Хроники любви

Литвинов стучал минут пять, пока не услышал тяжелые шаги друга. Когда открылась дверь, тот стоял перед ним в одной пижаме, бледный и осунувшийся. «Что случилось?» — спросил Литвинов. Друг пожал плечами и закашлялся. «Смотри, а то подхватишь ту же заразу», — сказал он и медленно побрел обратно к кровати. Литвинов чувствовал себя неловко, стоя посреди тесной комнаты. Он хотел помочь, но не знал как. Наконец с подушек донесся голос: «Хорошо бы чашечку чая». Литвинов поспешил в угол комнаты, где было устроено что-то вроде кухни, и загремел посудой в поисках чайника («На плите», — негромко крикнул друг). Пока закипала вода, Литвинов открыл окно, чтобы проветрить комнату, и вымыл грязную посуду. Когда он принес другу чашку горячего чая, то увидел, что того знобит. Литвинов закрыл окно и спустился, чтобы попросить у хозяйки еще одно одеяло. Наконец друг уснул. Не зная, что еще можно сделать, Литвинов сел на единственный в комнате стул и стал ждать. Через четверть часа за дверью замяукала кошка. Литвинов впустил ее, но она увидела, что ее ночному товарищу нездоровится, и незаметно ушла.

Перед стулом стоял деревянный стол. На нем были разбросаны листы бумаги. Взгляд Литвинова остановился на одном из них. Оглянувшись и убедившись, что друг крепко спит, Литвинов взял страницу.

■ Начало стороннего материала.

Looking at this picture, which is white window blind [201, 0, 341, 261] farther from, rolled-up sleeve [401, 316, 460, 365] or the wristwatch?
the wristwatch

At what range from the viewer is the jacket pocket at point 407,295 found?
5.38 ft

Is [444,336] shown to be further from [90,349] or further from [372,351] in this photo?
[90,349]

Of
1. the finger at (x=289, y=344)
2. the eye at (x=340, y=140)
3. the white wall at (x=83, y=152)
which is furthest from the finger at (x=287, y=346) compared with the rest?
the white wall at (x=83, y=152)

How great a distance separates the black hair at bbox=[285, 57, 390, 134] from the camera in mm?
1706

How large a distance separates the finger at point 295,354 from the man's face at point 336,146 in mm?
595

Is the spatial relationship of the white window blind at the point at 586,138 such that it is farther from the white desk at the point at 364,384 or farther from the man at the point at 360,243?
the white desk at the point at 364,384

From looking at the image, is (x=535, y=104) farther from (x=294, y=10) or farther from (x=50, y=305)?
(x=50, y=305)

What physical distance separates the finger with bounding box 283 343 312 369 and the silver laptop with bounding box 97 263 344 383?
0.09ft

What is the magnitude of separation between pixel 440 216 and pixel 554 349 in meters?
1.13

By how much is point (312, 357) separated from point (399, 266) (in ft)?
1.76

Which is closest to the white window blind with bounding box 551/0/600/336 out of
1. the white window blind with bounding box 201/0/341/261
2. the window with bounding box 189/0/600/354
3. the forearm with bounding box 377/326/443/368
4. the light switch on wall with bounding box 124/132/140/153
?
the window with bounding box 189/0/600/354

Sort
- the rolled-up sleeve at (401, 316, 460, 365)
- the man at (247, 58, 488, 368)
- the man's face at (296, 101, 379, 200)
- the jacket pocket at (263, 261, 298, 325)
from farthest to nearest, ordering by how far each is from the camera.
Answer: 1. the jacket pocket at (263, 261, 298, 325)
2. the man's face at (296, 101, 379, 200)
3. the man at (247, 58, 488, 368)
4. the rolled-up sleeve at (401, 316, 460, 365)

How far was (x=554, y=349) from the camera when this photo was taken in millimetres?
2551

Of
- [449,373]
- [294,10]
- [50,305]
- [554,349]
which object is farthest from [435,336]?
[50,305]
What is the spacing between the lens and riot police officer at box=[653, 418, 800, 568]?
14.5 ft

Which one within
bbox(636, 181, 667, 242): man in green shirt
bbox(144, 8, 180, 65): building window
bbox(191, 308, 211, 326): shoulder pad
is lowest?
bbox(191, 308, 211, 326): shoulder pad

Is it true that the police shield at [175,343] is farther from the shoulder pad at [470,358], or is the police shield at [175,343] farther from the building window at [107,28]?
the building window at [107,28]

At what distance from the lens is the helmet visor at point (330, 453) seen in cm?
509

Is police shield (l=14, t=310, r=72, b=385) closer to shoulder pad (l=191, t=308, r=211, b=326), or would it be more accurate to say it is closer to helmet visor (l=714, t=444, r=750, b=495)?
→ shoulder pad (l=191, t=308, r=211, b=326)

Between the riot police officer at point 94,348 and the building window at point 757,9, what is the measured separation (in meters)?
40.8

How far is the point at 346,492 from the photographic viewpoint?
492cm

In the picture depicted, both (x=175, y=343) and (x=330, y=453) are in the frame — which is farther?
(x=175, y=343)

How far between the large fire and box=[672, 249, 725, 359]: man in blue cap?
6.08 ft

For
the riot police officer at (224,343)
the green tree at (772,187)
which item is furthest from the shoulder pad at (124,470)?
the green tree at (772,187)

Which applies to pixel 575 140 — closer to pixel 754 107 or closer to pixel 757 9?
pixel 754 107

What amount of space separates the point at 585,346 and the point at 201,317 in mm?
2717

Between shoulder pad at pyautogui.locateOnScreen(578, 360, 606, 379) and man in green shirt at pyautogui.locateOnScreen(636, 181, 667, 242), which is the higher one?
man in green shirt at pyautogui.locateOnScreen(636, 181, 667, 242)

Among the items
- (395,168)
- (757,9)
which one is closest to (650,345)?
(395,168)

Сверху было написано: «Смерть Исаака Бабеля».

Лишь после того, как его обвинили в том, что молчание — это преступление, Бабель узнал, сколько способов молчать существует на свете. Теперь, когда он слышал музыку, то слушал не звуки, а тишину между ними. Когда читал книгу, то целиком погружался в запятые, точки, пространство после точек и перед заглавными буквами в начале следующего предложения. В комнате он открыл места, где скапливалось молчание: складки занавесок, глубокие чаши фамильного серебра. Когда к нему обращались, он слышал все меньше и меньше из того, что люди говорили ему, и все больше и больше из того, о чем они молчали. Он научился определять разные виды молчания — это было похоже на решение сложной задачи с помощью одной лишь интуиции. Никто не мог упрекнуть его в том, что он не преуспел в выбранном им ремесле. Каждый день он создавал целые эпопеи молчания. Поначалу это было сложно. Представьте себе, как тяжело молчать, когда ребенок спрашивает вас, есть ли Бог, или любимая женщина — любите ли вы ее. Сначала Бабель изо всех сил старался обойтись всего двумя словами: да и нет. Но он знал, что даже малейший звук способен разрушить хрупкую цельность тишины.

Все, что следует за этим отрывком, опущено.